Source records:

⟨

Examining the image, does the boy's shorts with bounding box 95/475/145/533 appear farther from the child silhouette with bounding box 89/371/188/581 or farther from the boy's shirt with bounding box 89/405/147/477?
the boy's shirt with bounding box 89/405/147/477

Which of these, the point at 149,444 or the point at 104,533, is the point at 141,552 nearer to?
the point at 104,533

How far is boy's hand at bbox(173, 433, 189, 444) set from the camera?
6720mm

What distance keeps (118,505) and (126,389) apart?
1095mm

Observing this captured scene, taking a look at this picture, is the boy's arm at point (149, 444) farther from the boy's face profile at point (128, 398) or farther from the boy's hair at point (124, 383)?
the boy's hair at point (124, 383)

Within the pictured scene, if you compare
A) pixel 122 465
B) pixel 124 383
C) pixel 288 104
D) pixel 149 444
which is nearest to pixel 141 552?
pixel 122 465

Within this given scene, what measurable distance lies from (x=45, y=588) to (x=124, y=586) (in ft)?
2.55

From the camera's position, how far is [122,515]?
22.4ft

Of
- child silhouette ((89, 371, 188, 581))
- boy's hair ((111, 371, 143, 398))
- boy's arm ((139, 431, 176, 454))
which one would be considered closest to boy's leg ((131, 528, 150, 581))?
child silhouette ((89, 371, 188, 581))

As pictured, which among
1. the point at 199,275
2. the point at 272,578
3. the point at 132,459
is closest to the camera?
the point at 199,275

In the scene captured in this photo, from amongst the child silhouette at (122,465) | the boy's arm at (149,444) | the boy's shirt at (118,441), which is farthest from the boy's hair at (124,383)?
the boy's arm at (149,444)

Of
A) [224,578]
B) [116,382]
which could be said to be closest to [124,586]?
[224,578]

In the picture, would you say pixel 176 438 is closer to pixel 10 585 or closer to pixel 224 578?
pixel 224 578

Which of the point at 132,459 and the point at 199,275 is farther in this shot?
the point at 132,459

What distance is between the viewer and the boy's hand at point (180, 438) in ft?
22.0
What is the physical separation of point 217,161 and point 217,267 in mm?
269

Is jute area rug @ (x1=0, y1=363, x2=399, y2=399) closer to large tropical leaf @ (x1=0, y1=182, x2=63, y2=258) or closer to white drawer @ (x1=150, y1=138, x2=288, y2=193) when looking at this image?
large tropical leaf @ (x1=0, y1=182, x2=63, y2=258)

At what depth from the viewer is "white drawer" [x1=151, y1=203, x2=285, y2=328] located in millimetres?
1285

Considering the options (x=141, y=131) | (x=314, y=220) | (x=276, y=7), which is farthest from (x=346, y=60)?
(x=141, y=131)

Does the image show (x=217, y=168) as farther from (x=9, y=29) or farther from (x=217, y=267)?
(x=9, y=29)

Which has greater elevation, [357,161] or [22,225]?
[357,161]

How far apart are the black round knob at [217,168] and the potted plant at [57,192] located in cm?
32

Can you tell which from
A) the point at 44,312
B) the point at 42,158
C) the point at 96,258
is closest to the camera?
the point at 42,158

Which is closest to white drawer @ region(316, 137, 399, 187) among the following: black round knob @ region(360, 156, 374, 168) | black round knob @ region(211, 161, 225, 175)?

⟩

* INSTRUCTIONS FOR THE TASK
Reproduce the material verbatim, line by line.

* RESPONSE TO THE EXERCISE
Examining the image, does the boy's shorts with bounding box 95/475/145/533 appear farther from the child silhouette with bounding box 89/371/188/581 or farther from the boy's shirt with bounding box 89/405/147/477?
the boy's shirt with bounding box 89/405/147/477

Which of these, the point at 149,444 or the point at 104,533, is the point at 141,552 nearer to?
the point at 104,533

How far is boy's hand at bbox(173, 433, 189, 444) set from the camera?
6720mm

What distance keeps (118,505) and (126,389) apart?
1095mm

Observing this captured scene, taking a look at this picture, is the boy's arm at point (149, 444) farther from the boy's face profile at point (128, 398) or farther from the boy's hair at point (124, 383)?
the boy's hair at point (124, 383)

Within the pictured scene, if you compare
A) pixel 122 465
B) pixel 124 383
C) pixel 288 104
D) pixel 149 444
which is nearest to pixel 141 552?
pixel 122 465

Within this given scene, what measurable distance lies from (x=45, y=588) to (x=124, y=586) (in ft)?
2.55

From the camera's position, how far is [122,515]?
22.4ft

Of
- child silhouette ((89, 371, 188, 581))
- boy's hair ((111, 371, 143, 398))
- boy's arm ((139, 431, 176, 454))
which one would be considered closest to boy's leg ((131, 528, 150, 581))?
child silhouette ((89, 371, 188, 581))

As pictured, which among
1. the point at 199,275
2. the point at 272,578
3. the point at 132,459
is closest to the camera?
the point at 199,275

In the scene captured in this photo, from amongst the child silhouette at (122,465) | the boy's arm at (149,444) | the boy's shirt at (118,441), which is farthest from the boy's hair at (124,383)?
the boy's arm at (149,444)

Of
A) [224,578]
B) [116,382]
which could be said to be closest to [124,586]?
[224,578]

In the picture, would you say pixel 176 438 is closer to pixel 10 585 or closer to pixel 224 578?
pixel 224 578

Which of the point at 132,459 and the point at 199,275 is farther in this shot?
the point at 132,459

What distance is between the viewer and the boy's hand at point (180, 438) in ft?
22.0
What is the physical separation of point 217,161 and point 217,267 in mm?
269

Is jute area rug @ (x1=0, y1=363, x2=399, y2=399) closer to large tropical leaf @ (x1=0, y1=182, x2=63, y2=258) or closer to white drawer @ (x1=150, y1=138, x2=288, y2=193) when looking at this image?
large tropical leaf @ (x1=0, y1=182, x2=63, y2=258)

At what depth from the viewer is "white drawer" [x1=151, y1=203, x2=285, y2=328] located in millimetres?
1285

Considering the options (x=141, y=131) | (x=314, y=220) | (x=276, y=7), which is farthest from (x=346, y=60)?
(x=141, y=131)

Does the image show (x=217, y=168) as farther from (x=9, y=29) or farther from (x=217, y=267)?
(x=9, y=29)

Which has greater elevation, [357,161] or [22,225]?
[357,161]

How far apart are the black round knob at [217,168] and the potted plant at [57,192] located in cm?
32

Can you tell which from
A) the point at 44,312
B) the point at 42,158
C) the point at 96,258
is closest to the camera?
the point at 42,158

Which is closest to white drawer @ region(316, 137, 399, 187) among the following: black round knob @ region(360, 156, 374, 168) | black round knob @ region(211, 161, 225, 175)?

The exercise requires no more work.